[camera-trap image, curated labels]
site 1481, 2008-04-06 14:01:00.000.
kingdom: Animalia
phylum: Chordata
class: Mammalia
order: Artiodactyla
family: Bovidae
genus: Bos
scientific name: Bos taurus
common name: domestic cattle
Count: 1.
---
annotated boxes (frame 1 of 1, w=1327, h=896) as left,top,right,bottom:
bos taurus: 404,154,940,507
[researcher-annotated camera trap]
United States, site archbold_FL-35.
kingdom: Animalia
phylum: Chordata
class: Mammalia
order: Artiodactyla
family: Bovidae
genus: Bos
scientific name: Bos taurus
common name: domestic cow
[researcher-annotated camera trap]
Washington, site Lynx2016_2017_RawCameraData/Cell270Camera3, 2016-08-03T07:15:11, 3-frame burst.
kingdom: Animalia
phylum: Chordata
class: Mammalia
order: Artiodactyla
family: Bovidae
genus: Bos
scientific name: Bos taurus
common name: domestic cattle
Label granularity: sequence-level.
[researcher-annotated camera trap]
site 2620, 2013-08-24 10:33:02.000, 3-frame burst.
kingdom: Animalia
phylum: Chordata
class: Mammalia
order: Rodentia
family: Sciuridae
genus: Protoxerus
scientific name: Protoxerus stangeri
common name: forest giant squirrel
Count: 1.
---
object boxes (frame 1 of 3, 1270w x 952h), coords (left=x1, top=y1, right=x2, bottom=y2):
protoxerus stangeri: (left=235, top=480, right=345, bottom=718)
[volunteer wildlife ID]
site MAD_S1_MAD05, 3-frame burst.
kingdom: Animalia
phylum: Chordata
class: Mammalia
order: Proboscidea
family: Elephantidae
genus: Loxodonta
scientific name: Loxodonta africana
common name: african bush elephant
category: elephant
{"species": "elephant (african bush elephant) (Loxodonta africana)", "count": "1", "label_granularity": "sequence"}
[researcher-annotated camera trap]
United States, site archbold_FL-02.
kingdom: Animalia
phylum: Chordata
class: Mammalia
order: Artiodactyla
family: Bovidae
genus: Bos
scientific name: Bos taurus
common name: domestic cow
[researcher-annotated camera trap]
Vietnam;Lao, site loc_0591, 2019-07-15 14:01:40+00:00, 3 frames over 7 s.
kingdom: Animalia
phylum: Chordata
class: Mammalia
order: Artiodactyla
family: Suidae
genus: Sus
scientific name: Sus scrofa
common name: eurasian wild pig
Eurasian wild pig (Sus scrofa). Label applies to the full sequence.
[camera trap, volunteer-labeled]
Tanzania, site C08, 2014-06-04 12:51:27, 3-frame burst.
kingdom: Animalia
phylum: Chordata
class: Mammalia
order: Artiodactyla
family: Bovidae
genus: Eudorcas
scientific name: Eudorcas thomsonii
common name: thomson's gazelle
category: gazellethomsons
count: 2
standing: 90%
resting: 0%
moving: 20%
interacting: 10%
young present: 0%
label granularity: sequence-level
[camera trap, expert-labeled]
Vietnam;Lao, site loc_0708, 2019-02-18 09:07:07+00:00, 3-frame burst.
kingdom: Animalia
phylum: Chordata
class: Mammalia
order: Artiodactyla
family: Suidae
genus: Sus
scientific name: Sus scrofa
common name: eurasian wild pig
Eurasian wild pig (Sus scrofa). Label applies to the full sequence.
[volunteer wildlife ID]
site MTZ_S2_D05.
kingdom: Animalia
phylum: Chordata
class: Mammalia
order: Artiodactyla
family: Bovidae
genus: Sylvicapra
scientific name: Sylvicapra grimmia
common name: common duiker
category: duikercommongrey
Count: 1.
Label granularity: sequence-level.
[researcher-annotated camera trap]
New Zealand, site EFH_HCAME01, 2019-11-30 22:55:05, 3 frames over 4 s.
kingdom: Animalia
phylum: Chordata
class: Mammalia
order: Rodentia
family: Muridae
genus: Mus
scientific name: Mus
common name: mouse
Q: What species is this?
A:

-=-=-

Task instructions »
Transcribe each line of the data exactly, skipping none.

Solved problem »
[camera-trap image, curated labels]
site 1481, 2008-04-06 14:01:00.000.
kingdom: Animalia
phylum: Chordata
class: Mammalia
order: Artiodactyla
family: Bovidae
genus: Bos
scientific name: Bos taurus
common name: domestic cattle
Count: 1.
---
annotated boxes (frame 1 of 1, w=1327, h=896) as left,top,right,bottom:
bos taurus: 404,154,940,507
[researcher-annotated camera trap]
United States, site archbold_FL-35.
kingdom: Animalia
phylum: Chordata
class: Mammalia
order: Artiodactyla
family: Bovidae
genus: Bos
scientific name: Bos taurus
common name: domestic cow
[researcher-annotated camera trap]
Washington, site Lynx2016_2017_RawCameraData/Cell270Camera3, 2016-08-03T07:15:11, 3-frame burst.
kingdom: Animalia
phylum: Chordata
class: Mammalia
order: Artiodactyla
family: Bovidae
genus: Bos
scientific name: Bos taurus
common name: domestic cattle
Label granularity: sequence-level.
[researcher-annotated camera trap]
site 2620, 2013-08-24 10:33:02.000, 3-frame burst.
kingdom: Animalia
phylum: Chordata
class: Mammalia
order: Rodentia
family: Sciuridae
genus: Protoxerus
scientific name: Protoxerus stangeri
common name: forest giant squirrel
Count: 1.
---
object boxes (frame 1 of 3, 1270w x 952h), coords (left=x1, top=y1, right=x2, bottom=y2):
protoxerus stangeri: (left=235, top=480, right=345, bottom=718)
[volunteer wildlife ID]
site MAD_S1_MAD05, 3-frame burst.
kingdom: Animalia
phylum: Chordata
class: Mammalia
order: Proboscidea
family: Elephantidae
genus: Loxodonta
scientific name: Loxodonta africana
common name: african bush elephant
category: elephant
{"species": "elephant (african bush elephant) (Loxodonta africana)", "count": "1", "label_granularity": "sequence"}
[researcher-annotated camera trap]
United States, site archbold_FL-02.
kingdom: Animalia
phylum: Chordata
class: Mammalia
order: Artiodactyla
family: Bovidae
genus: Bos
scientific name: Bos taurus
common name: domestic cow
[researcher-annotated camera trap]
Vietnam;Lao, site loc_0591, 2019-07-15 14:01:40+00:00, 3 frames over 7 s.
kingdom: Animalia
phylum: Chordata
class: Mammalia
order: Artiodactyla
family: Suidae
genus: Sus
scientific name: Sus scrofa
common name: eurasian wild pig
Eurasian wild pig (Sus scrofa). Label applies to the full sequence.
[camera trap, volunteer-labeled]
Tanzania, site C08, 2014-06-04 12:51:27, 3-frame burst.
kingdom: Animalia
phylum: Chordata
class: Mammalia
order: Artiodactyla
family: Bovidae
genus: Eudorcas
scientific name: Eudorcas thomsonii
common name: thomson's gazelle
category: gazellethomsons
count: 2
standing: 90%
resting: 0%
moving: 20%
interacting: 10%
young present: 0%
label granularity: sequence-level
[camera trap, expert-labeled]
Vietnam;Lao, site loc_0708, 2019-02-18 09:07:07+00:00, 3-frame burst.
kingdom: Animalia
phylum: Chordata
class: Mammalia
order: Artiodactyla
family: Suidae
genus: Sus
scientific name: Sus scrofa
common name: eurasian wild pig
Eurasian wild pig (Sus scrofa). Label applies to the full sequence.
[volunteer wildlife ID]
site MTZ_S2_D05.
kingdom: Animalia
phylum: Chordata
class: Mammalia
order: Artiodactyla
family: Bovidae
genus: Sylvicapra
scientific name: Sylvicapra grimmia
common name: common duiker
category: duikercommongrey
Count: 1.
Label granularity: sequence-level.
[researcher-annotated camera trap]
New Zealand, site EFH_HCAME01, 2019-11-30 22:55:05, 3 frames over 4 s.
kingdom: Animalia
phylum: Chordata
class: Mammalia
order: Rodentia
family: Muridae
genus: Mus
scientific name: Mus
common name: mouse
Q: What species is this?
A:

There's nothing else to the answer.